Making video games seems like the most awesome job in the world, provided you know absolutely nothing about it. We like to think of the developers as cool, laidback people who never wear pants, like Internet comedy writers. It's easy to forget that they are in fact at the center of a billion-dollar industry, with everything that entails: financiers breathing down their necks, lots of stress, and shady schemes that would make Wario say, "Dude. Come on. Have some decency."
Sometimes, in the process of creating fun diversions for the world to enjoy, video game developers end up crossing some moral, legal, and ethical lines. Like when ...
7 Bioshock Turned Disfigured Soldiers Into Mutated Enemies
Designing grotesque, deformed monsters for video games can be a great opportunity for artists to stretch their creative muscles. Should you add an extra arm coming out of their forehead? An extra forehead coming out of their arm? The sky, and your imagination, is the limit!
Or, alternatively, they can look at a photographic database of disfigured war veterans and copy from there, assuming they're not concerned with matters like "ethics" or "basic human decency."
Or "not going to hell for this."
That is a photo of Henry Lumley, a World War I pilot who suffered excruciating burns, followed by a BioShock monster enemy called, um, "Toasty." And that's not the only example of this. In an interview about the making of the game, one staffer admitted that some Splicers (the aforementioned monsters) were inspired by the work of Harold Gillies, a plastic surgeon who specialized in reconstructing the faces of soldiers who suffered horrific injuries during WWI. So it's not like they Googled "creepy faces" and had no idea that these were real people they were using.

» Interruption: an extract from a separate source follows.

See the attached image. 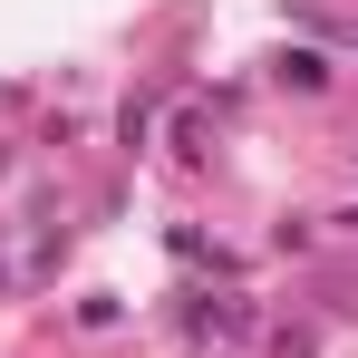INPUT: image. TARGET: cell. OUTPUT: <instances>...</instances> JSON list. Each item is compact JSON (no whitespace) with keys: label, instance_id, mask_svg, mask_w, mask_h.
<instances>
[{"label":"cell","instance_id":"obj_1","mask_svg":"<svg viewBox=\"0 0 358 358\" xmlns=\"http://www.w3.org/2000/svg\"><path fill=\"white\" fill-rule=\"evenodd\" d=\"M242 320H252L242 300H203V310H194V329H242Z\"/></svg>","mask_w":358,"mask_h":358},{"label":"cell","instance_id":"obj_2","mask_svg":"<svg viewBox=\"0 0 358 358\" xmlns=\"http://www.w3.org/2000/svg\"><path fill=\"white\" fill-rule=\"evenodd\" d=\"M117 136H126V145H145V136H155V107H145V97H126V117H117Z\"/></svg>","mask_w":358,"mask_h":358},{"label":"cell","instance_id":"obj_3","mask_svg":"<svg viewBox=\"0 0 358 358\" xmlns=\"http://www.w3.org/2000/svg\"><path fill=\"white\" fill-rule=\"evenodd\" d=\"M281 78H291V87H320L329 68H320V49H291V59H281Z\"/></svg>","mask_w":358,"mask_h":358}]
</instances>
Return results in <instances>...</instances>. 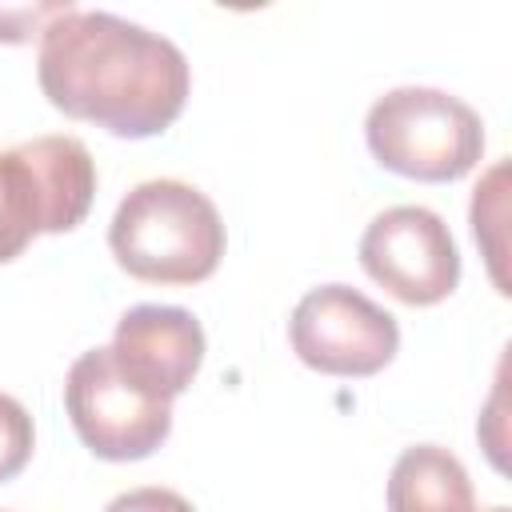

For example, this is Walter Yeo, a sailor who was injured during battle, followed by the design of another bad guy, known as a "Wader":
The ultimate insult was giving him James Franco's hair.
Don't get us wrong; we understand using history as inspiration for fiction. It's just that when you use the likenesses of real-life veterans (with living relatives, natch) as bullet sponges for your pseudo-philosophical hero fantasy, that's when you come out of this looking like an asshole. At least BioShock's staff promised they wouldn't do this again, though if you're ever in charge of a burn ward and you see one of them hanging around with a sketchpad, we'd still call the cops.
6 EA Conspired To Screw Student Athletes Out Of Money
For many athletes, appearing in a video game must be a dream come true. But you know what's even better? Appearing in a video game with your full knowledge and consent, and not having some greedy bastards pocket the money.
"EA Sports: It's in the game (without its permission)."
The NCAA Football series by EA Games, for instance, routinely stole the likenesses of real-life college athletes and refused to pay them for the privilege. And when we say "steal," we mean it -- the rosters of these games were packed with players with identical abilities, positions, and player numbers to their real-life counterparts, the only difference being that they don't share names and that Donald Sutherland can't set fire to any of them.
And the lack of dreadlocks, but that's because the technology to render them convincingly doesn't exist yet.
EA used the fact that they didn't use the players' real names as proof that, nuh-uh, they weren't a bunch of plagiarizing shitmongers ... until their own internal emails proved that during the making of each game, they did use everyone's names, and only pseudonym-ized them up at the last minute. Oh, and before a couple of pissed-off players launched a lawsuit, the NCAA and EA were planning to drop the pretense and use the players' real names anyway.
But what happens when an athlete doesn't want to be in a game? If they're a UFC fighter, tough shit. In 2008, both UFC fans in the world were stunned by the news that Jon Fitch had been sacked from the tender sport of getting the ever-loving shit kicked out of him (his loved ones were presumably much happier about this news). Why? Because the UFC were trying to force him to sign away his likeness to the UFC Undisputed for life with fuck-all compensation to show for it.
Just being part of this should be compensation enough.
Fitch eventually rejoined, because regardless of how shitty the pay is, it's better than unemployment or getting an office job, apparently.